RODAS computational cost is relatively low, when applied over the model configuration presented here with 480 × 760 × 21 grid points and 126 ensemble members. Assimilation of SST, SLA, and T/S Argo took about 10 min, 9 min, and 5 min, respectively, while 1 day of the free model run took about 3 min, when 4 computational nodes were used, each node with 16 Intel Xeon 2.4 GHz processors with 64 GB of memory. These times include the reading and interpolation of the ensemble members. Therefore, considering HYCOM+RODAS skills and computational cost, we believe it is suitable to be employed in longer reanalysis runs and operational short-range forecasts, among other applications, despite of the need for further improvements.

Together with the presentation of the forecast/reanalysis system, OSEs were conducted. It was shown that OSIIA SST was important to constrain SST and T in the ocean mixed layer, by avoiding an erroneous deepening of the thermocline in a vast region of the subtropical North Atlantic. Argo data is crucial to produce a more accurate thermohaline structure. Particularly for S, only Argo data could reduce large model biases in the upper 900 m. The lack of altimetry data produces a light positive impact in T and S in the subsurface, showing that vertical localization associated with SLA increments may improve the system skills. Also, increasing vertical resolution may help producing better covariances among SLA, model layer thicknesses, T, and S. On the other hand, altimetry data is very important to ocean circulation and together with Argo data could produce the best representation of the GS. For the BC, all data were important.

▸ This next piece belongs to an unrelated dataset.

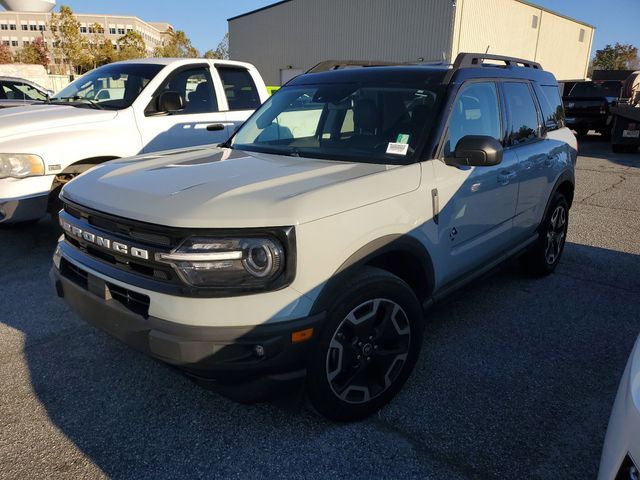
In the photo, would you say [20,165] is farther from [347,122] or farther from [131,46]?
[131,46]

Many improvements in the current HYCOM+RODAS are necessary. A crucial improvement should come from the model free run in order to produce smaller biases and ease the correction by data assimilation. A new HYCOM configuration is under preparation with 1/12° of horizontal resolution for the current HYCOM 1/4° domain and 32 hybrid layers. Also, a single analysis increment will be sought to improve corrections with strong baroclinic characteristics. Assimilation of sea surface salinity and data from gliders, XBTs, and instrumented marine mammals should be also incorporated into the system, as part of the work towards the best possible representation of the ocean state.